"""

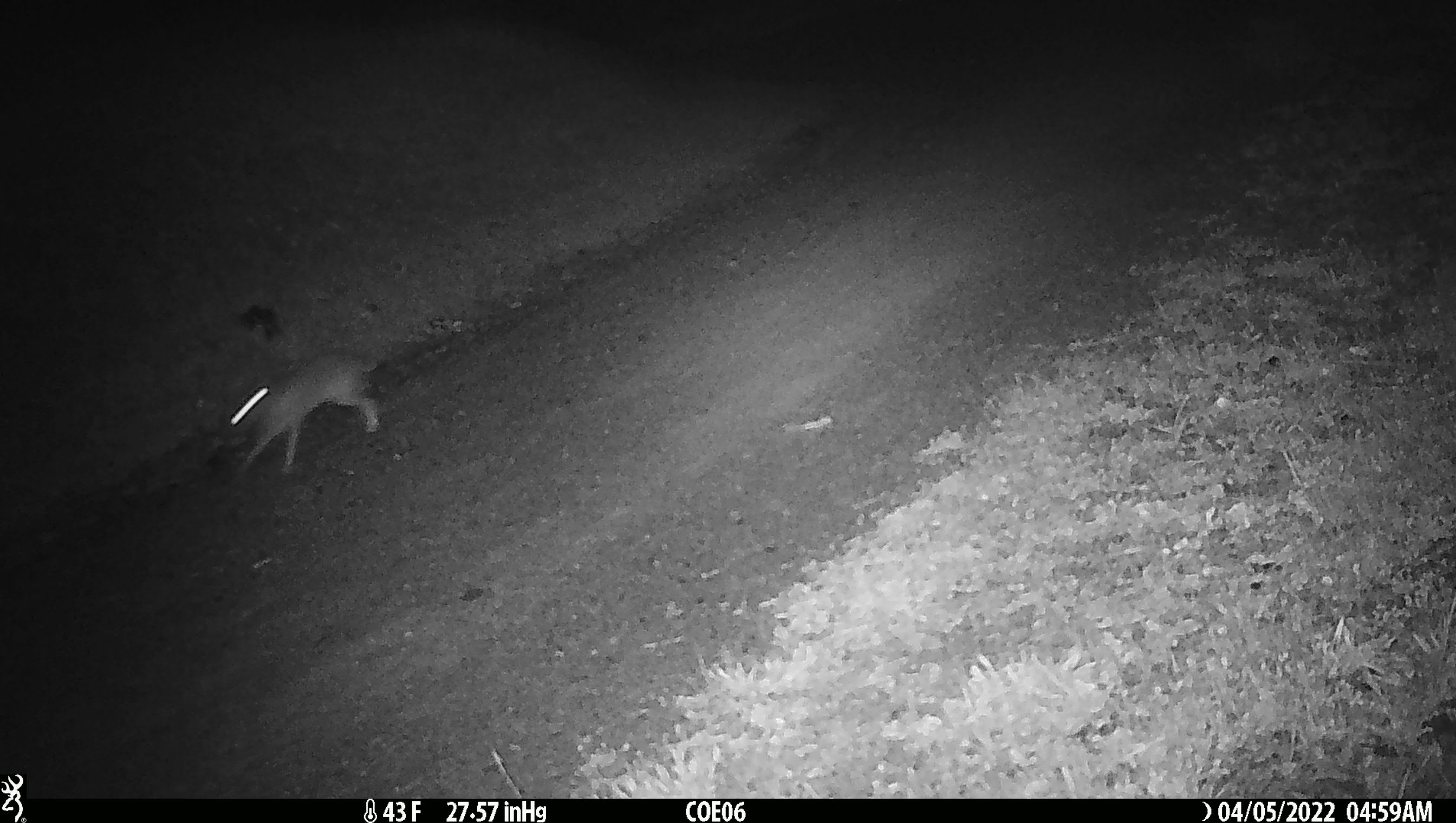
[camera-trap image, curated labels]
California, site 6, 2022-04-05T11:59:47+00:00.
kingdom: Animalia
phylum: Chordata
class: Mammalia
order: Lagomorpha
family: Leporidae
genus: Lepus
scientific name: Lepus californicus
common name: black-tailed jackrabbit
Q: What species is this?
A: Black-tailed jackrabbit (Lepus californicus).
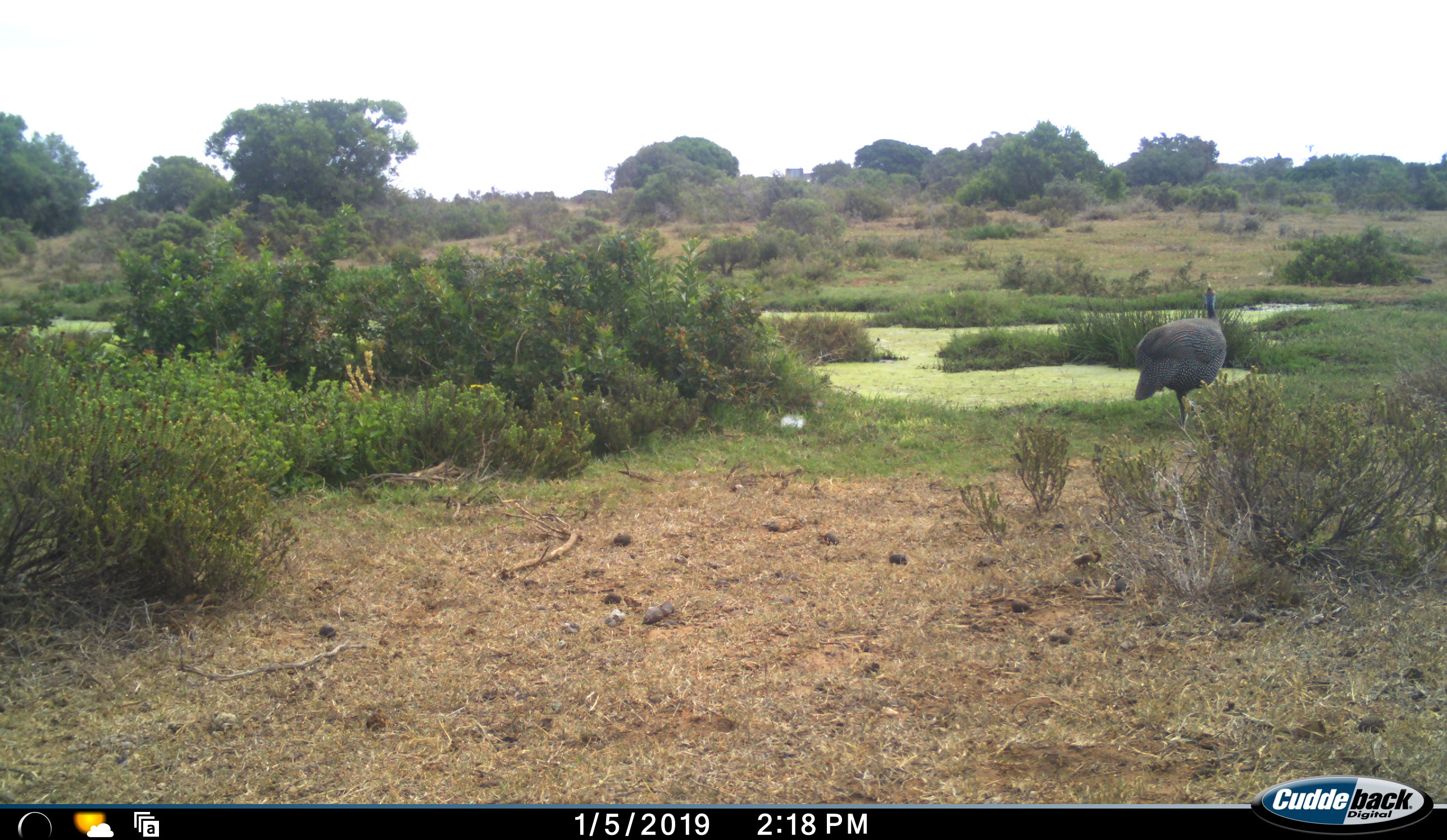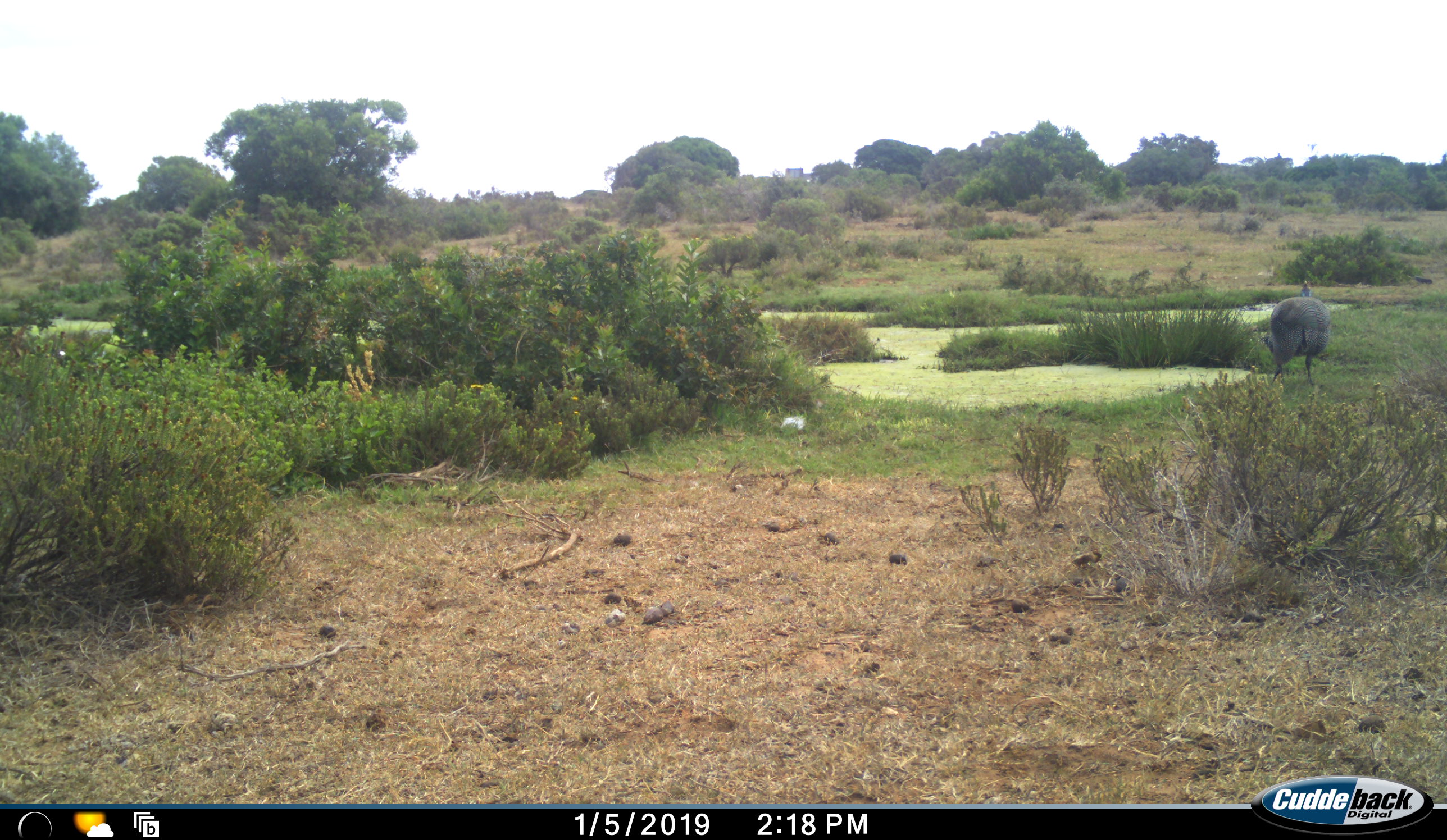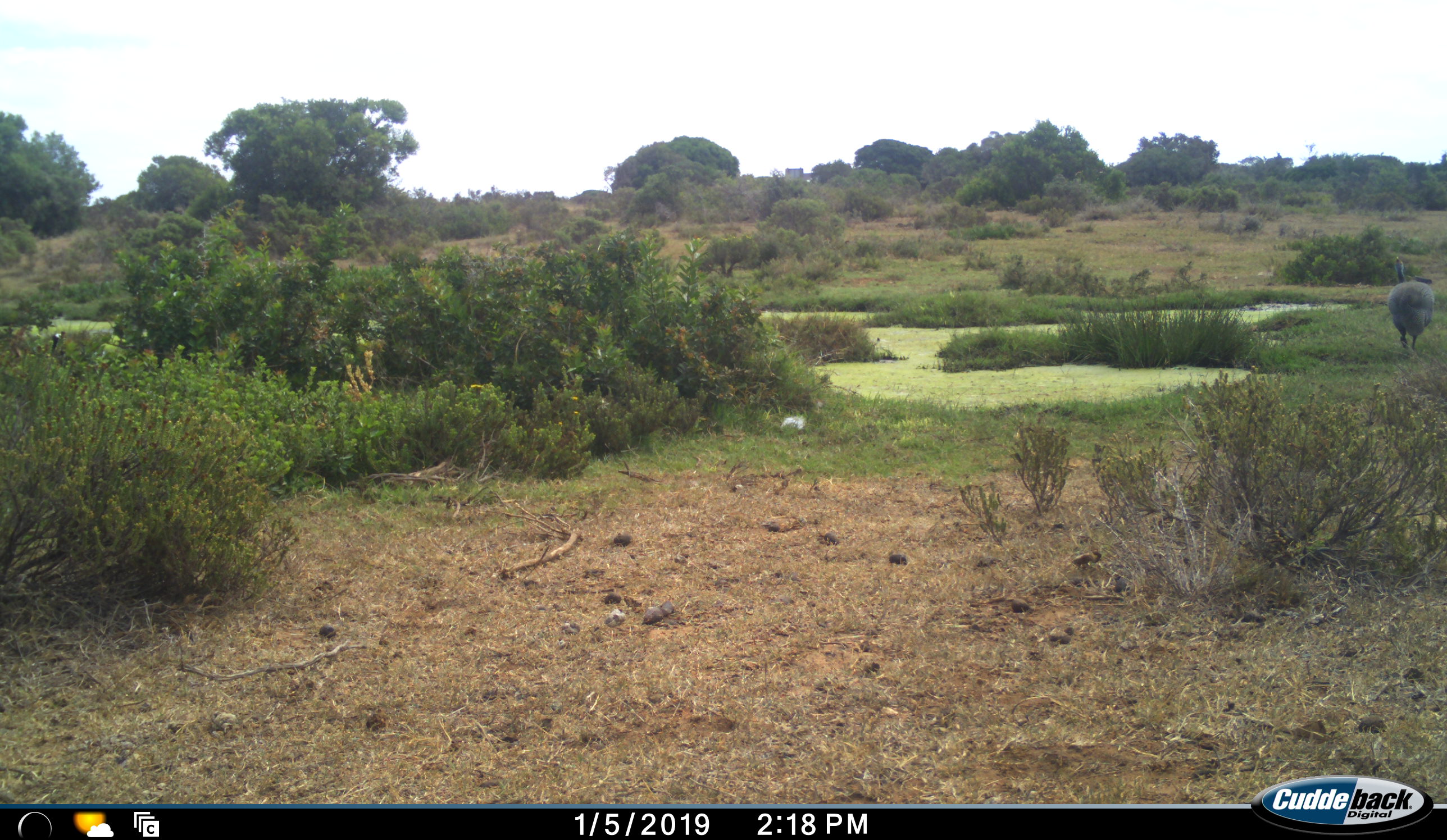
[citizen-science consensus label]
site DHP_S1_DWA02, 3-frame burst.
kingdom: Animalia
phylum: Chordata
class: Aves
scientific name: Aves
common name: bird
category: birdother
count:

"""

What to do:
Leaving the pictures aside, transcribe only the lines from the one containing "A: Black-tailed jackrabbit" to the final line of the listing above, inclusive, exactly as they appear.

Your solution:
A: Black-tailed jackrabbit (Lepus californicus).
[citizen-science consensus label]
site DHP_S1_DWA02, 3-frame burst.
kingdom: Animalia
phylum: Chordata
class: Aves
scientific name: Aves
common name: bird
category: birdother
count:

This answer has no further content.